There was also the AmphiFEARtre at the park which hosted a range of circus acts and more extreme events such as sword swallowing.

The first haunt was Toy Shop, a creepy take on all of your worst childhood fears.

Squeezing between tight walls, with only the smiles of stuffed bears and beheaded children’s toys for company, you are greeted by screaming creatures and ghostly figures which send a shiver down your spine with every corner you turn.

Toy Shop is a subtler scare than the other experiences at Cursed.

Rather than the trained actors who work for weeks before the event to jump out at you from angles you would never expect, your own mind creates the horrors inside the maze.

The Nag Inn and Contaminated were both filled with unexpected turns, but, with more reliance upon the actors inside to create terrifying moments.

Speaking about the actors and the work that goes into preparing for the fright night, Richard Moss, 55, site organiser for Cursed, said: “As soon as we are finished with an event, we are already in planning for the next one.

“Around six months of work goes into working everything out so that we know what we are doing in terms of the mazes.
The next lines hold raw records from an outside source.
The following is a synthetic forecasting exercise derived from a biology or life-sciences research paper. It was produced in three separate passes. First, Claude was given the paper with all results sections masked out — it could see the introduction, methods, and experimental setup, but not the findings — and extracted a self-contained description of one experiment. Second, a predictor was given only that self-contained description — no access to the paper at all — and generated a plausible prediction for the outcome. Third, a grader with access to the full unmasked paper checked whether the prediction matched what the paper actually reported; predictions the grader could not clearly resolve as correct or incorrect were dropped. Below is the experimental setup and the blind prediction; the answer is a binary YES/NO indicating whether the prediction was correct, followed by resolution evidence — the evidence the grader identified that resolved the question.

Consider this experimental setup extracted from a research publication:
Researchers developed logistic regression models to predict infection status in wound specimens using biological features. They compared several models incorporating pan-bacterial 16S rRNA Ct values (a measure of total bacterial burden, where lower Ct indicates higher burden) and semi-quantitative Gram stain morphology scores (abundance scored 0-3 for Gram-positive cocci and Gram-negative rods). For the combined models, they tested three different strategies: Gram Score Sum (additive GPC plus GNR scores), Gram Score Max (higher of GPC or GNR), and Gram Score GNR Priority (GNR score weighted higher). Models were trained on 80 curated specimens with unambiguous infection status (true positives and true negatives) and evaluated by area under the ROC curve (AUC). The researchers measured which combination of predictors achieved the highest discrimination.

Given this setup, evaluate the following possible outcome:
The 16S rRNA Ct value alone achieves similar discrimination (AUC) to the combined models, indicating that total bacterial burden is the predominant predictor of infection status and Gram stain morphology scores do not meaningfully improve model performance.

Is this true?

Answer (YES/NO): NO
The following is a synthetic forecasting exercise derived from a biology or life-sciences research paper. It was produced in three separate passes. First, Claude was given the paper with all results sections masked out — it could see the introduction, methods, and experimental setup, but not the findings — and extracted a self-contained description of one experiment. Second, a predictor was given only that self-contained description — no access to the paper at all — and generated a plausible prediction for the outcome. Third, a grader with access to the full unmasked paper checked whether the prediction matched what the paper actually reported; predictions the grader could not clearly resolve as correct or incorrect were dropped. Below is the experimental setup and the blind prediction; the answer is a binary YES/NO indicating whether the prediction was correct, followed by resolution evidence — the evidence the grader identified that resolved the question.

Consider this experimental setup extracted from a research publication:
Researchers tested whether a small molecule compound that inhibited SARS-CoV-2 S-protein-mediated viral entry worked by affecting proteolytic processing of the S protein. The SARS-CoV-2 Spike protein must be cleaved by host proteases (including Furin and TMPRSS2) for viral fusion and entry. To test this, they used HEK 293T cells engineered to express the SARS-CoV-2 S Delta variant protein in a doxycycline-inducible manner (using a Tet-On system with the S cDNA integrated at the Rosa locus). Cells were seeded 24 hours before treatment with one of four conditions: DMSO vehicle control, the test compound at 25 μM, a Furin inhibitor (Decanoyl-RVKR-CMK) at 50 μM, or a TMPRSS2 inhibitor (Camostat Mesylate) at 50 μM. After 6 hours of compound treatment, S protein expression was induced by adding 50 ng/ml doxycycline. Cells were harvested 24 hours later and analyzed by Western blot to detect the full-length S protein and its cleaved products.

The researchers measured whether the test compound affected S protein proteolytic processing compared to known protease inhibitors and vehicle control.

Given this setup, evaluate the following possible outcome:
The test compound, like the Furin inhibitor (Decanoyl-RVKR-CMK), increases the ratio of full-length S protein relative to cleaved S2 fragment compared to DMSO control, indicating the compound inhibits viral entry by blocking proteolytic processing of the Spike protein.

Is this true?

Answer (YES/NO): NO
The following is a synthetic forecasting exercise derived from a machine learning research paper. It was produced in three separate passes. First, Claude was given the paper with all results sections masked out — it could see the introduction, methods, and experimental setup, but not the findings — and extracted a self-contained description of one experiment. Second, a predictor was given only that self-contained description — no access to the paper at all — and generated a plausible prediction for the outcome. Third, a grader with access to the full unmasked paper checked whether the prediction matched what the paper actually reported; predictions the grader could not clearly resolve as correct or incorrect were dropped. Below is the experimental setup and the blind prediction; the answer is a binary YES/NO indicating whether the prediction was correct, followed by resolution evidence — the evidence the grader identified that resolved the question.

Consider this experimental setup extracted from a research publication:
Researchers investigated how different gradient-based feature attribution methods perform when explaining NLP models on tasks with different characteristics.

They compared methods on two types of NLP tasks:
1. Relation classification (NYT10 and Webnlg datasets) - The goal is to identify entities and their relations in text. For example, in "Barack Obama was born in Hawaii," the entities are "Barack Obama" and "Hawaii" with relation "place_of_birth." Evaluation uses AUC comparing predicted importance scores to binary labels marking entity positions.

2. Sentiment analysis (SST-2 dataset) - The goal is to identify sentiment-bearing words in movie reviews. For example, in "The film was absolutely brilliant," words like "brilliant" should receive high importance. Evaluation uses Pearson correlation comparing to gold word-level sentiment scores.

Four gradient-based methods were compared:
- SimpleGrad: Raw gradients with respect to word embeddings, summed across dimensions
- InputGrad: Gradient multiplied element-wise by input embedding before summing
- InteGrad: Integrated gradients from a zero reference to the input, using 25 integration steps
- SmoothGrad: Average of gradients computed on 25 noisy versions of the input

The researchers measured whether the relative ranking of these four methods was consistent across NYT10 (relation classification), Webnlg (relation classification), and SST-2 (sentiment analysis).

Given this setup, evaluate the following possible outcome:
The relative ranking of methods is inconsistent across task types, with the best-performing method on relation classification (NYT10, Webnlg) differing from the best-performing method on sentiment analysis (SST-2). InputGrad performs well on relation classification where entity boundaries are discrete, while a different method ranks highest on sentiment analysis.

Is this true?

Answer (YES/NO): NO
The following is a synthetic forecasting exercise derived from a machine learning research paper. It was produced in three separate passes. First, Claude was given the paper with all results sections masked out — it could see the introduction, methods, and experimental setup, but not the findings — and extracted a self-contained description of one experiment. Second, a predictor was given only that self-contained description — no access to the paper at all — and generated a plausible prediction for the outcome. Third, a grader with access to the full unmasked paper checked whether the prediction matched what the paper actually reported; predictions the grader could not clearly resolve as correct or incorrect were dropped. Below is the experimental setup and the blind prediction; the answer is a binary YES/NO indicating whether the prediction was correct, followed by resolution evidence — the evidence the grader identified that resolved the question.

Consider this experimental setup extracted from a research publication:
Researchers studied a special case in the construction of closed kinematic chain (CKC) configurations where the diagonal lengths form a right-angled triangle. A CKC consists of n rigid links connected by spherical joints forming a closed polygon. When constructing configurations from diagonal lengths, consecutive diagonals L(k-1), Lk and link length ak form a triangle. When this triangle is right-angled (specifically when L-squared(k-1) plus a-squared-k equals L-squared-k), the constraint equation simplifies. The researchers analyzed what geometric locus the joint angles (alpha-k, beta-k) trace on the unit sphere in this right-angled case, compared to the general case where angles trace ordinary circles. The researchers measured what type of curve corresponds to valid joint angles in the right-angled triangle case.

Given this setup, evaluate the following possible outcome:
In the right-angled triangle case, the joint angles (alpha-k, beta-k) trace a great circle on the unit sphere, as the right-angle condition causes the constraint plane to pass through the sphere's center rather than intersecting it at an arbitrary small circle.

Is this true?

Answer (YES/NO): YES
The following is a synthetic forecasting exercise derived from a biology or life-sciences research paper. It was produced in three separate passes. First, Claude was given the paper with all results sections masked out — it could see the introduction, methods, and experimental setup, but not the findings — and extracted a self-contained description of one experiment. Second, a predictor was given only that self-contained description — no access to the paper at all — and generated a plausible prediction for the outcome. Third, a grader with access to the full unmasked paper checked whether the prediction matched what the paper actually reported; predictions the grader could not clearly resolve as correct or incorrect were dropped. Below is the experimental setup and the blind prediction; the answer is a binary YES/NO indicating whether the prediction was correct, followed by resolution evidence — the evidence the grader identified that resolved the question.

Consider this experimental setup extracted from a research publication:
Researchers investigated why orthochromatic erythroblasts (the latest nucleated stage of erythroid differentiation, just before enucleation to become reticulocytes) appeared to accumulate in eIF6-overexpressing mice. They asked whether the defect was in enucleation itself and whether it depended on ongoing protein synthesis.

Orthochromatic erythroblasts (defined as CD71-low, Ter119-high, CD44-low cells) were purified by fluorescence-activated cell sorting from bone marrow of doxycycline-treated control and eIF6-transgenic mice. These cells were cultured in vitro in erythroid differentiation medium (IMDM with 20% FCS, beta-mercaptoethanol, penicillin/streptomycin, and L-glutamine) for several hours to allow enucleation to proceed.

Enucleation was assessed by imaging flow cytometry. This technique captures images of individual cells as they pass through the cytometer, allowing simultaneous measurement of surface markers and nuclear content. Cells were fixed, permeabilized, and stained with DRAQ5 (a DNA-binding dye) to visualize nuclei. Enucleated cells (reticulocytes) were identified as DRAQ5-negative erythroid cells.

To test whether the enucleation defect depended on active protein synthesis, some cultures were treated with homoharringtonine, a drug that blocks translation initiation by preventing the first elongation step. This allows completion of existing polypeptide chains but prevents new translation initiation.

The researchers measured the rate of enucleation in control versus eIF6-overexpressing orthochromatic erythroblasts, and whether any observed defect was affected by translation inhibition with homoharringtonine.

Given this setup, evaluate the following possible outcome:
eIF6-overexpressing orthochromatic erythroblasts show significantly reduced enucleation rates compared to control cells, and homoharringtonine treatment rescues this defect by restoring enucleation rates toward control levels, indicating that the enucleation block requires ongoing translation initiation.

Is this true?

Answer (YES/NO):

Three months prior, building will start for the mazes and how they are going to look. Every year we change two of the mazes so next year the ‘AmphiFEARtre’ will be moved and a bigger maze will go over there.

“We try to change it year on year so that we can carry on improving.”

The most terrifying of the lot was Work Chop, a terror maze set inside a slaughterhouse. Introduced by a character based upon the evil Mrs Lovett, the pie maker and love interest of the demon barber of Fleet Street, Sweeney Todd, you walk behind the shelves of her pie shop and into a world of horror.

In the most terrifying moment of the night, a masked butcher, bearing a meat cleaver in hand with blood smeared across his jacket crowded an unsuspecting victim into a corner and let out a blood curdling scream, with his helpless victim unable to escape.

The dark turns and obstacles in the shape of meat hanging from the ceilings provide a terrifying experience with ominous figures to direct you through the maze.

The actors who are trained to scare the life out of the park’s visitors undergo intense training to make sure they are show ready for the annual haunt.

Mr Moss said: “Their training starts in September. We have two professional actors come in, they go through how to scare people, how to get away and how to make sure they do not get too in people’s faces and also to recognise when they should stop. We do the classes individually and in groups. We have two or three scare schools where we invite the actors down and they have to try and scare each other. Some people, they can do it at home, but it is a bit different when you have someone who is 6ft 3in in front of you and you have to try and scare them.”

Cursed provided a night of terror, frightful enough for anyone to jump out of their skin at least once. The five mazes and roaming actors gave every visitor the terrifying experience that they had came to the park for on the night.

The attractions showed that fear can come from many different places. For anyone who has visited the park this Halloween it was a perfect celebration of the most terrifying time in the calendar.